WORK TASK
What is needed is a word-for-word copy of the lines below from the one with "Famous Midwife-Nurse Maude" through the one with "Arjen Robben of", both included, with every picture left out.

SUPPLIED RECORDS
== == ==

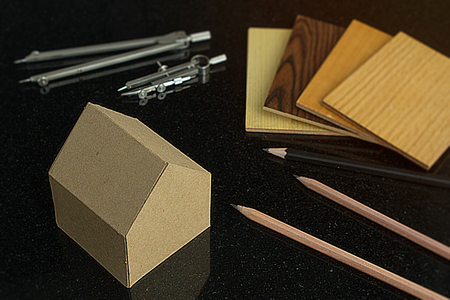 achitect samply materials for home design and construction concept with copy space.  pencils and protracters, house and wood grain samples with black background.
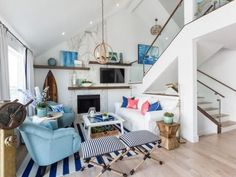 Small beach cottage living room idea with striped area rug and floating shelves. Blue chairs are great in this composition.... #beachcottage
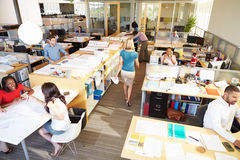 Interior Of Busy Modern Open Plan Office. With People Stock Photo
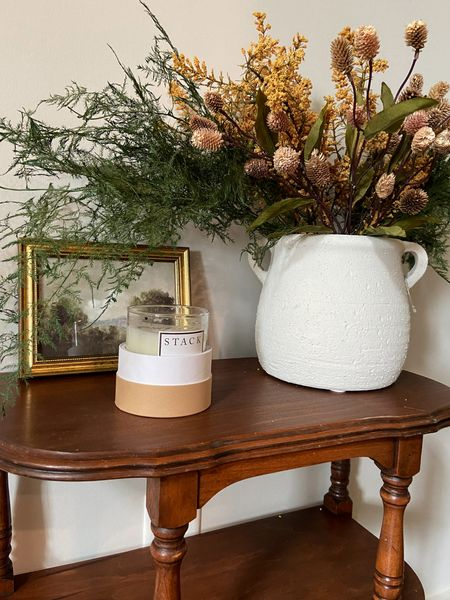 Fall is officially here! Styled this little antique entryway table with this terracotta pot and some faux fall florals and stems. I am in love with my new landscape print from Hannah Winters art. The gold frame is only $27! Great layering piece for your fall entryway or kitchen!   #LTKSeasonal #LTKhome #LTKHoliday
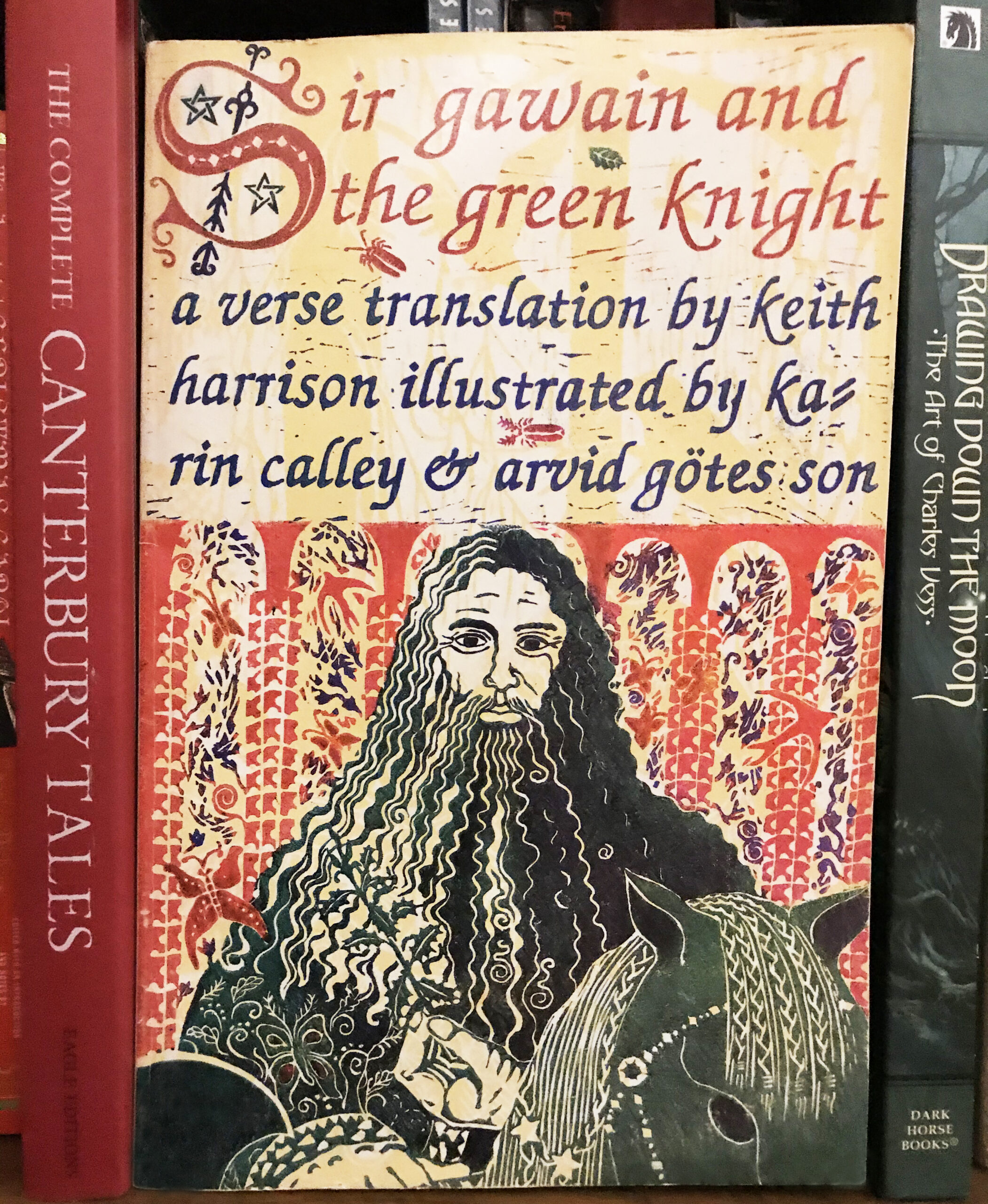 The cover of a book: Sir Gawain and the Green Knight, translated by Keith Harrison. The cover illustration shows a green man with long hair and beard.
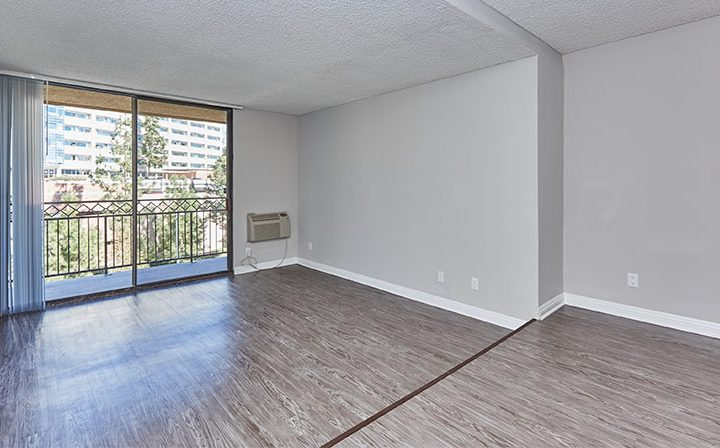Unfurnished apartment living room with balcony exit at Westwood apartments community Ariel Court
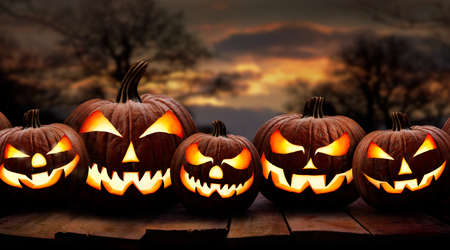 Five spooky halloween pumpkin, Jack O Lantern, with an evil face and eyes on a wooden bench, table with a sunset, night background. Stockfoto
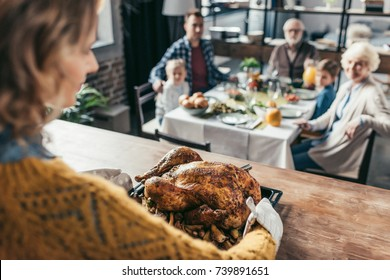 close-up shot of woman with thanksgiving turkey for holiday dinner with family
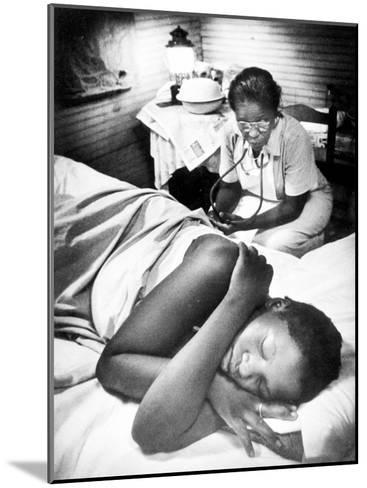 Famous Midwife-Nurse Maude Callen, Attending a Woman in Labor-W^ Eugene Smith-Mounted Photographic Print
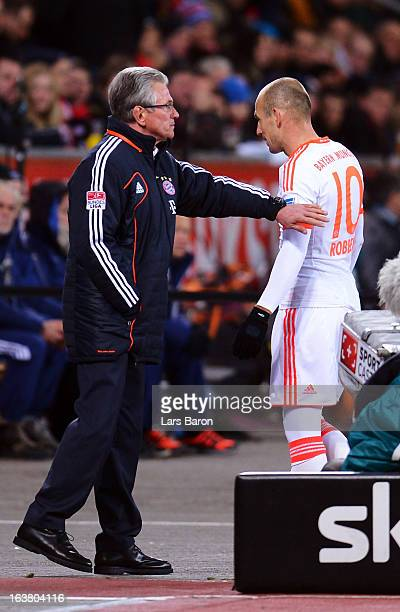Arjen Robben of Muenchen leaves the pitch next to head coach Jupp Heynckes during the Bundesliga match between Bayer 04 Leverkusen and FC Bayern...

== == ==

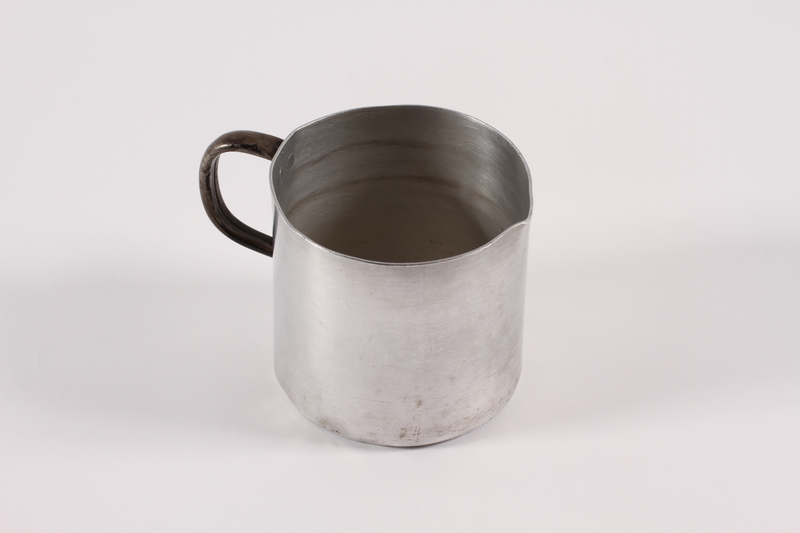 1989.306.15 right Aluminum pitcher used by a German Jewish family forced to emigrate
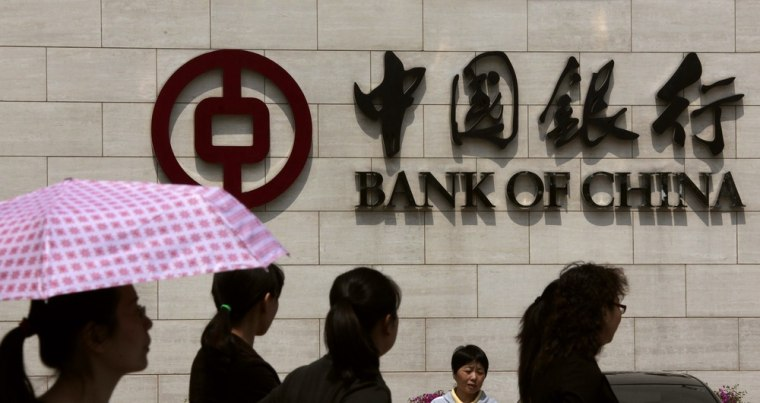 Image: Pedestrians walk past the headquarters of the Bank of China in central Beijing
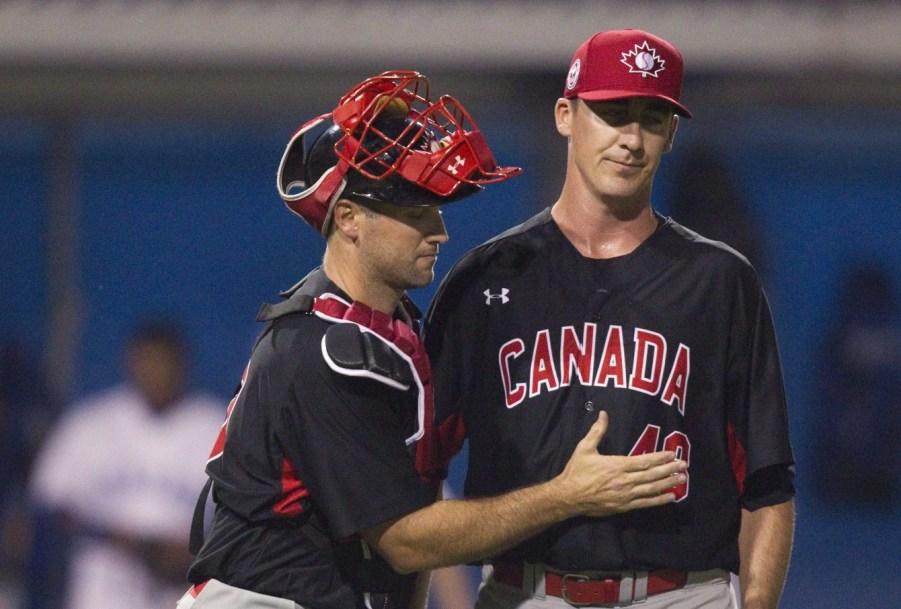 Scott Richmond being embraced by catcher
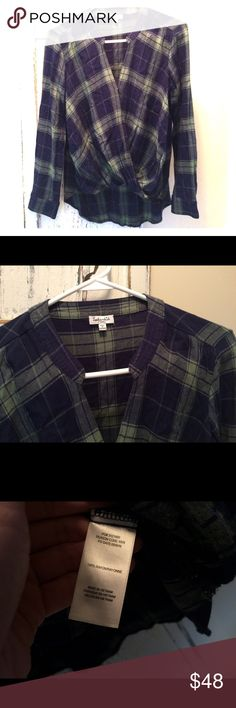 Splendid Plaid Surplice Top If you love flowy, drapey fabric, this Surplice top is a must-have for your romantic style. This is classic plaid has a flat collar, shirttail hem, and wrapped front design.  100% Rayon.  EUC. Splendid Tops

== == ==

COMPLETED EXERCISE
 Famous Midwife-Nurse Maude Callen, Attending a Woman in Labor-W^ Eugene Smith-Mounted Photographic Print
Arjen Robben of Muenchen leaves the pitch next to head coach Jupp Heynckes during the Bundesliga match between Bayer 04 Leverkusen and FC Bayern...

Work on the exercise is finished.